> [WORK ITEM]
Take the line with "[crowd-labeled camera trap]" and all lines after it, through the end of the records below, and repeat them exactly.

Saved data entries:
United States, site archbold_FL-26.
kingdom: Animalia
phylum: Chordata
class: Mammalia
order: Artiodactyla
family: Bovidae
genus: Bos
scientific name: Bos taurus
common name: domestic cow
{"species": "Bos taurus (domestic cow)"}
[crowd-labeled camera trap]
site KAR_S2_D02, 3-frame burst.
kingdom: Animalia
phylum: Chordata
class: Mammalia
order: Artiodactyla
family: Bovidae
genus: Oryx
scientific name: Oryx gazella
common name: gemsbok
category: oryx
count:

> [RESPONSE]
[crowd-labeled camera trap]
site KAR_S2_D02, 3-frame burst.
kingdom: Animalia
phylum: Chordata
class: Mammalia
order: Artiodactyla
family: Bovidae
genus: Oryx
scientific name: Oryx gazella
common name: gemsbok
category: oryx
count:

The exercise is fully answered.